What you need to do
Once the pictures are set aside, copy the data below exactly as it stands.

[[ Dataset content, beginning ]]

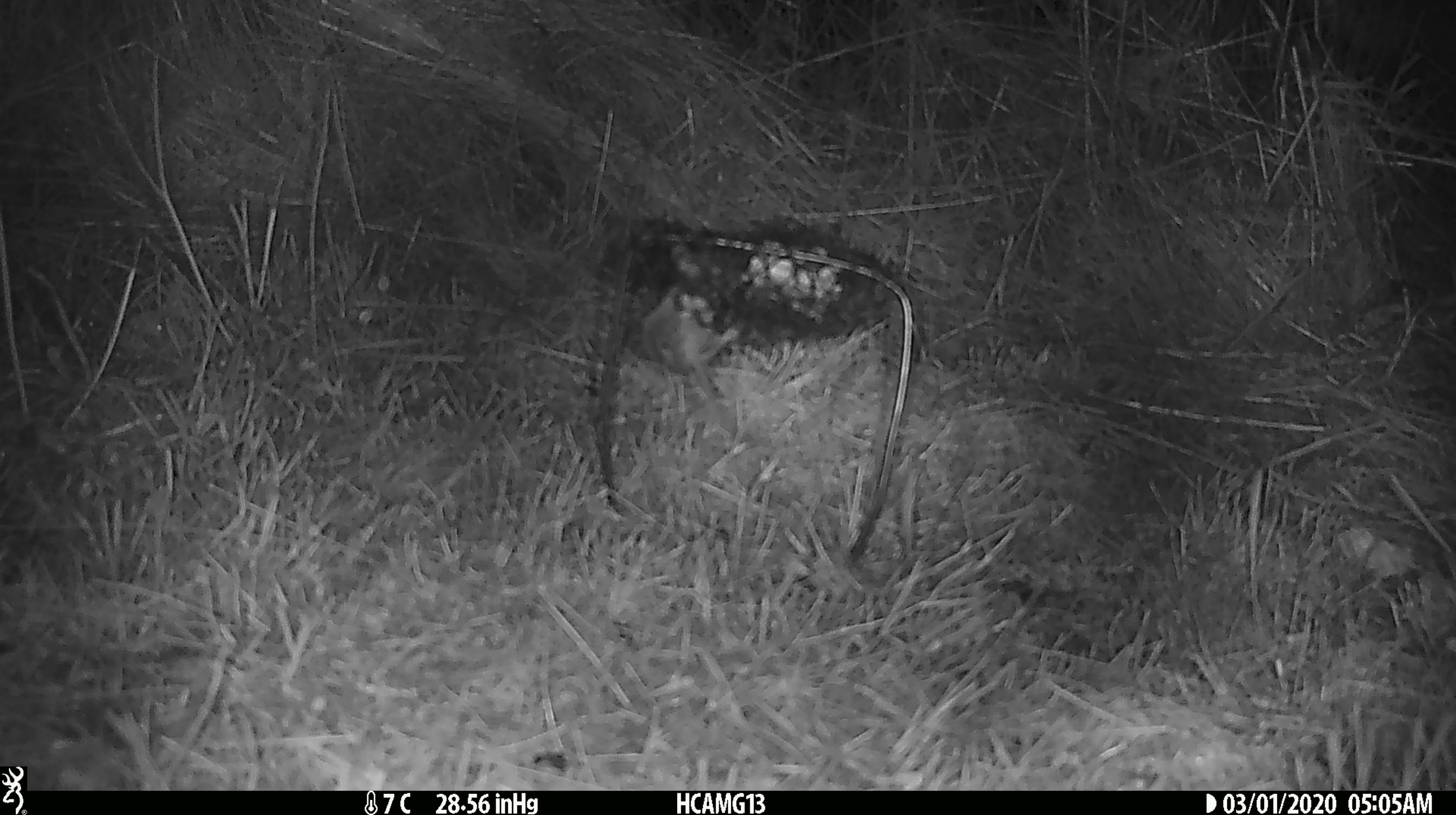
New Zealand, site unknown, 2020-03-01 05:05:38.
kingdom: Animalia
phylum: Chordata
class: Mammalia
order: Rodentia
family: Muridae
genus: Mus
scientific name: Mus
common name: mouse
Mouse (Mus).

[[ Dataset content, end ]]

Result of this exercise
New Zealand, site unknown, 2020-03-01 05:05:38.
kingdom: Animalia
phylum: Chordata
class: Mammalia
order: Rodentia
family: Muridae
genus: Mus
scientific name: Mus
common name: mouse
Mouse (Mus).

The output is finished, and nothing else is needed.